Pentagone prépare des opérations terrestres limitées en Iran, incluant des raids sur Kharg
Le Pentagone prépare des opérations terrestres limitées en Iran, dont des raids sur Kharg
Le Pentagone élabore des options pour des opérations terrestres limitées en Iran — incluant des raids sur l’île de Kharg et des sites côtiers près du détroit d’Ormuz — tandis que des renforts américains arrivent et que des pourparlers régionaux se tiennent. (time.com)
Résumé de la manœuvre envisagée
Le ministère de la Défense américain a étudié des scénarios visant des opérations au sol de portée restreinte en Iran, conçues pour neutraliser des capacités militaires et des caches d’armes qui menaceraient le trafic maritime dans le Golfe et le détroit d’Ormuz. Ces plans, distincts d’une invasion générale, privilégient des actions ciblées pouvant être conduites en semaines plutôt qu’en campagnes prolongées. (time.com)
Objectifs stratégiques: Kharg et côtes proches
Parmi les options examinées figure la saisie ou des raids sur Kharg, plateforme essentielle à l’exportation pétrolière iranienne, ainsi que des opérations dans des zones côtières voisines afin d’identifier et de détruire des armes susceptibles d’attaquer navires civils ou militaires. L’intérêt stratégique de ces objectifs tient à leur potentiel d’affaiblir les revenues pétroliers iraniens et de protéger les lignes maritimes, mais leur prise représenterait une forte escalade militaire. (news.cgtn.com)
Renforts et posture américaine dans la région
Washington a déjà renforcé sa présence navale et amphibie. Des éléments amphibies et des unités de la 31e Marine Expeditionary Unit sont déployés avec des moyens aériens et d’assaut embarqués, et des effectifs supplémentaires de l’82e division aéroportée ont été préparés pour un déploiement éventuel. Des navires et des unités sont arrivés dans la zone de responsabilité du Commandement central (CENTCOM) à la fin mars, augmentant les capacités amphibies et de projection de forces. (cbsnews.com)

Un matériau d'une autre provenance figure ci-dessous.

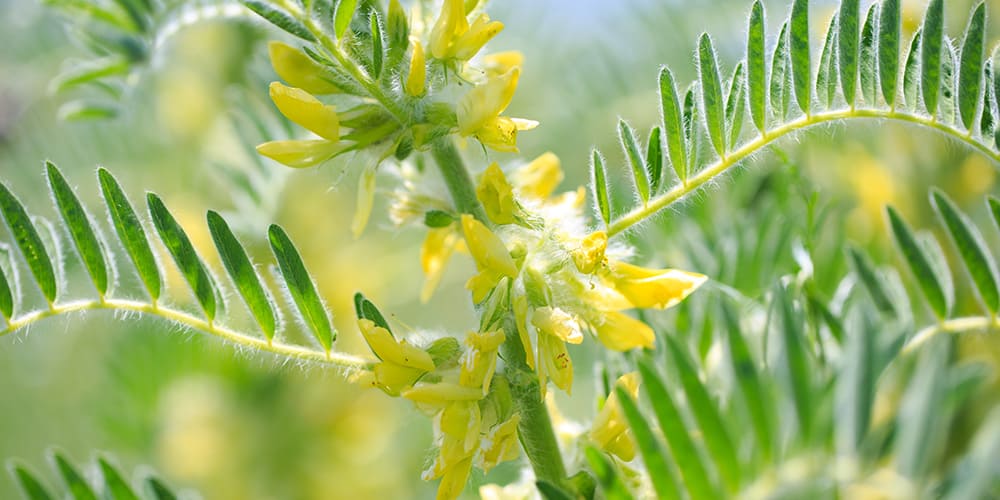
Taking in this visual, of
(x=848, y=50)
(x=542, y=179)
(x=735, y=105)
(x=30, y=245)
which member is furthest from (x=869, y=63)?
(x=30, y=245)

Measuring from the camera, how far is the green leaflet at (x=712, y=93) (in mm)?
876

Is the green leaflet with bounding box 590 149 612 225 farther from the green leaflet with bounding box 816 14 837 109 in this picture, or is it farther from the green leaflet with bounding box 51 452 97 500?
the green leaflet with bounding box 51 452 97 500

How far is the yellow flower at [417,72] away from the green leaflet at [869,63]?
401 millimetres

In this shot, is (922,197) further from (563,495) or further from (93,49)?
(93,49)

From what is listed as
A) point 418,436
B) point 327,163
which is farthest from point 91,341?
point 327,163

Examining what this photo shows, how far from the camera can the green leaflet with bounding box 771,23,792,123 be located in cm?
90

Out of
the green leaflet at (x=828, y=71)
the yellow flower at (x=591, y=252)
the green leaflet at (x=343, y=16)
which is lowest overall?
the yellow flower at (x=591, y=252)

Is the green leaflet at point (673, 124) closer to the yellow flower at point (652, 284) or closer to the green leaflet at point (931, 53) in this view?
the yellow flower at point (652, 284)

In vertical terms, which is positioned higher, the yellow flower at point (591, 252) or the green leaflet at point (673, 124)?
the green leaflet at point (673, 124)

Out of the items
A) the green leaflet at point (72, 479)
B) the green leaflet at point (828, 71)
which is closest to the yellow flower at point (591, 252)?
the green leaflet at point (828, 71)

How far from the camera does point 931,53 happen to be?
859 millimetres

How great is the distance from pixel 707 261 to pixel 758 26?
396mm

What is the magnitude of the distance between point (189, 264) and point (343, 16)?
27 cm

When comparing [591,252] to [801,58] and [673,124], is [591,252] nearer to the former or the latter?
[673,124]
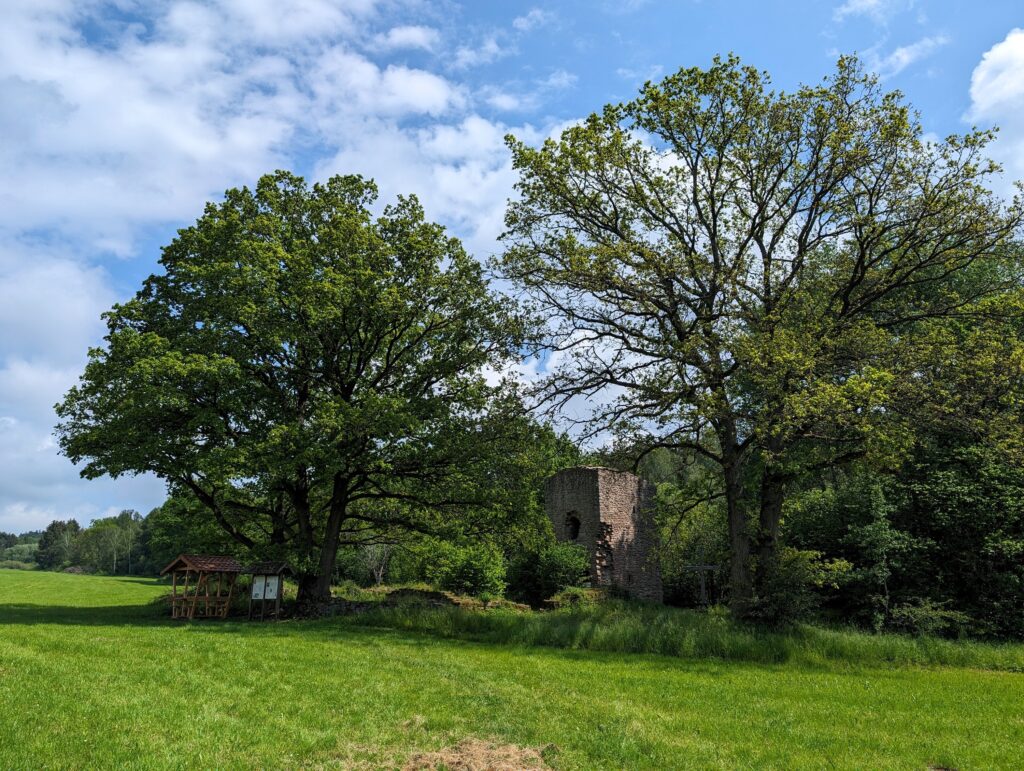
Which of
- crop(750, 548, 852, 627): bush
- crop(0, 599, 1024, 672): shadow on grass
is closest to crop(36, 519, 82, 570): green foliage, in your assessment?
crop(0, 599, 1024, 672): shadow on grass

Risques opérationnels pour les forces américaines
Les scénarios retenus prévoient l’emploi de forces spéciales combinées à des unités d’infanterie conventionnelles, exposant le personnel américain à des menaces multiples : frappes de drones et de missiles, tirs terrestres et dispositifs explosifs improvisés. Les planificateurs estiment que des raids de type “prise d’îlot” ou opérations de neutralisation de caches pourraient durer des semaines, avec des risques de pertes et d’escalade régionale significatifs. (news.cgtn.com)
Médiation régionale et rôle du Pakistan
Pendant que les États-Unis consolident leurs options militaires, des efforts diplomatiques parallèles s’activent. Le Pakistan a proposé de jouer un rôle de médiateur et a organisé des réunions ministérielles impliquant des pays clés de la région — dont l’Arabie saoudite, la Turquie et l’Égypte — pour tenter d’ouvrir une voie de désescalade et de négociation entre Washington et Téhéran. Ces pourparlers interviennent alors que les capitales régionales cherchent à réduire les risques d’une confrontation directe durable. (apnews.com)
Réactions et avertissements de Téhéran
Les autorités iraniennes ont réagi durement aux discussions sur une intervention au sol. Des responsables parlementaires et militaires ont dénoncé ce qu’ils présentent comme des préparatifs ennemis et ont promis des représailles ciblées contre toute puissance régionale impliquée dans une opération. Téhéran a également évoqué la possibilité d’ouvrir de nouveaux fronts maritimes — notamment vers l’embouchure de la mer Rouge — et de mobiliser des acteurs alliés, y compris des groupes soutenus, pour contrecarrer toute tentative de saisie d’îles stratégiques. (the-star.co.ke)
La Maison‑Blanche a insisté sur le fait que la préparation d’options militaires relève des prérogatives du Pentagone et ne préjuge pas d’une décision présidentielle. Le calendrier et l’autorisation d’une intervention restent soumis à l’appréciation du commandant en chef et aux arbitrages politiques. Les autorités américaines n’ont pas formellement confirmé l’ensemble des scénarios évoqués publiquement, et les réactions iraniennes laissent envisager une période de tensions prolongées si une action au sol était lancée.